■ Set of tasks ■
(1) Rewrite the part of the post on state at the edge that opens with the words "What would that" and closes with "as fast, too.", replacing "mind killer" with "main enemy".
(2) Answer these questions about the post on state at the edge:
(a) What cold start latency does it give for Lucet?
(b) What is the name of the current configuration language it mentions?
(c) What does it call the chief weapon in the fight against latency?
(3) List every piece of the von Neumann computer that the post on state at the edge says must be kept physically close to the others.

■ Selected extract ■
-------

State at the edge

Principal Engineer

July 13, 2020

In the von Neumann model of computer architectures, a computer is defined as the combination of a logic unit — commonly, a CPU — with some form of memory, taking input and providing output.

You can view the Fastly edge cloud platform as a von Neumann computer, in a way: the input and output are HTTP requests and responses; the CPU is your service configuration expressed in VCL, our current configuration language; and the memory is a combination of the web content that we cache for you, read-only data provided via Edge Dictionaries, and the metadata associated with each request.

With the introduction of Compute, Fastly now provides a richer model for the CPU. WebAssembly, powered and secured by the Lucet compiler and runtime, unlocks essentially arbitrary code execution within each request lifecycle. If we could offer a similar upgrade for the memory — or state — component, our customers would be able to treat Fastly as a fully programmable edge computer and build entirely new classes of things that weren’t possible before.

What would that richer model for state look like? More specifically, how would we go about accepting — and persisting — reads and writes of arbitrary state within each request lifecycle? We’ll explore that and more in this blog post.

Latency is (still) the mind killer

Fastly isn’t just a generic service provider. We’re in business specifically to make your applications performant, and in this game, latency is (still) the mind killer. We’re able to offer WebAssembly as a “CPU upgrade” in our computer only because of Lucet’s unparalleled cold start latency of 35.4 microseconds. Any “memory upgrade” would need to be approximately as fast, too.

When we cache your web content, we’re able to offer sub-millisecond 99th percentile time-to-first-byte* thanks to a great deal of sophisticated engineering, but also because that form of caching is in many ways easy. Because you own your origin, and because it’s authoritative for your content, Fastly always knows exactly where to go for a given object and how to re-fetch it, if necessary. And because Fastly never modifies that content once it’s cached — because it’s immutable once it’s in our systems — we don’t have to worry about conflicts or coördination. We take advantage of those facts, at many layers in our infrastructure, to keep our systems reliable and fast.

But if we introduce writable state at the edge, there’s no longer an obvious, authoritative origin for each object, which means we have a new problem of addressability. And since requests can read and write potentially the same object from any point in our global network — because the state is now mutable — we have a new problem of state conflicts. Both of these problems are solvable, but solving them within our sub-millisecond latency budget presents a number of novel engineering challenges.

Our enemy is the speed of light

In the fight against latency, caching — or, equivalently, locality — is our chief weapon. At least until quantum entanglement becomes commercially viable, we have to keep all of the pieces of our von Neumann computer physically close to each other to keep them fast: the incoming request, any computation we apply to it, any cached content we need to access, and the outgoing response. Writable state, too! This means that each POP acts as a totally discrete computer, in a way, serving requests and responses and caching your content independent of the others.

Handily, this locality requirement can actually help solve our addressability problem. If we keep copies of the writable state in each of our POPs, in the same way we keep copies of your web content, we can operate on that state locally, and stay within our latency budget. But that solution exacerbates the other problem of state conflicts.

-------

■ Dataset excerpts ■
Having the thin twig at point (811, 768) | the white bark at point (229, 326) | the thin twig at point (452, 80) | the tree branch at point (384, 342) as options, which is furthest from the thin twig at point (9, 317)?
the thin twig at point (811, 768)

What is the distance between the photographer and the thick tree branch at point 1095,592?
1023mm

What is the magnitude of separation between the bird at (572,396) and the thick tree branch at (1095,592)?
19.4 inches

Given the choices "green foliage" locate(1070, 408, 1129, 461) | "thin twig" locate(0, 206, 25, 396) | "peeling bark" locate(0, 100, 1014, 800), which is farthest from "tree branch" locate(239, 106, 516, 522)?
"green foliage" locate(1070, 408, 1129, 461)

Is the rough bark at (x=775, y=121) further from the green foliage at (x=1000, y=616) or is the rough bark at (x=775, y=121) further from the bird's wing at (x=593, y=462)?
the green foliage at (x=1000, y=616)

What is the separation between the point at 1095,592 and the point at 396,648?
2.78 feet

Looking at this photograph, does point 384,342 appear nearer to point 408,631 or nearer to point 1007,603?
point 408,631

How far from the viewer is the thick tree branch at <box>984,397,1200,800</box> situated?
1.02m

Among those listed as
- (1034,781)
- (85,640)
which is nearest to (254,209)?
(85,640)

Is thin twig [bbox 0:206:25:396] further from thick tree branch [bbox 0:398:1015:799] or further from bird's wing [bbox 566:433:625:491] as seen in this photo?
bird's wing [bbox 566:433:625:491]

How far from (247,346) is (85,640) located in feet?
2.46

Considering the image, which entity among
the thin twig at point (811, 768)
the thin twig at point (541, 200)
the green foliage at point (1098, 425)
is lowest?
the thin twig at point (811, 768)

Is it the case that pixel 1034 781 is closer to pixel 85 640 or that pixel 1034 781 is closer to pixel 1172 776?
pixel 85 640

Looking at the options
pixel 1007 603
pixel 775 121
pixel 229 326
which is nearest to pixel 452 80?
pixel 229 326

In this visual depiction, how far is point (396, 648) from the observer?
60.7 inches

-------

■ Answers for this exercise ■
(1)
What would that richer model for state look like? More specifically, how would we go about accepting — and persisting — reads and writes of arbitrary state within each request lifecycle? We’ll explore that and more in this blog post.

Latency is (still) the main enemy

Fastly isn’t just a generic service provider. We’re in business specifically to make your applications performant, and in this game, latency is (still) the main enemy. We’re able to offer WebAssembly as a “CPU upgrade” in our computer only because of Lucet’s unparalleled cold start latency of 35.4 microseconds. Any “memory upgrade” would need to be approximately as fast, too.

(2)
(a) 35.4 microseconds
(b) VCL
(c) Caching, or equivalently locality

(3)
- The incoming request
- Any computation applied to it
- Any cached content that needs to be accessed
- The outgoing response
- Writable state